*DATA SHOWN*:

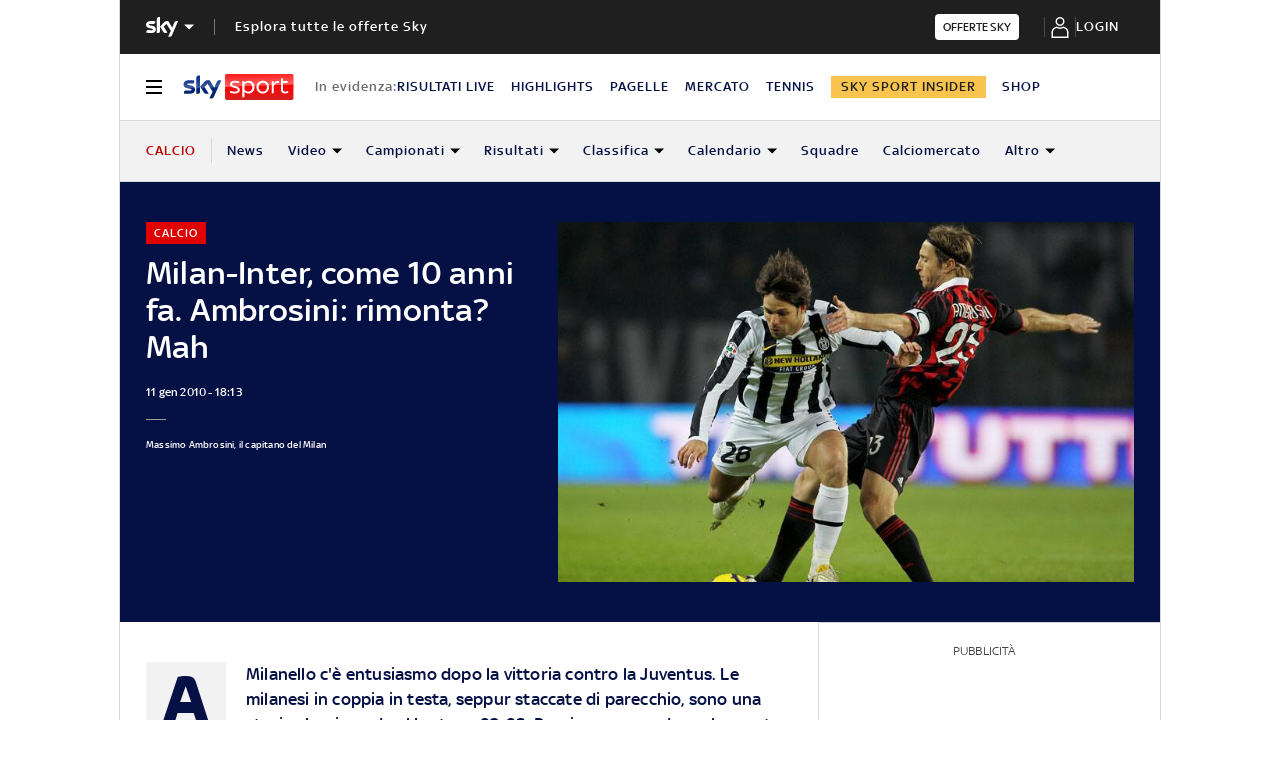

--- FILE ---
content_type: application/x-javascript;charset=utf-8
request_url: https://smetrics.sky.it/id?d_visid_ver=5.5.0&d_fieldgroup=A&mcorgid=1A124673527853290A490D45%40AdobeOrg&mid=42039213603981270368547902285264498062&ts=1769293293061
body_size: -38
content:
{"mid":"42039213603981270368547902285264498062"}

*WHAT IS EXPECTED*: Please copy the preceding records exactly and omit the images.

*OUTPUT OF THE EXERCISE*:
--- FILE ---
content_type: application/x-javascript;charset=utf-8
request_url: https://smetrics.sky.it/id?d_visid_ver=5.5.0&d_fieldgroup=A&mcorgid=1A124673527853290A490D45%40AdobeOrg&mid=42039213603981270368547902285264498062&ts=1769293293061
body_size: -38
content:
{"mid":"42039213603981270368547902285264498062"}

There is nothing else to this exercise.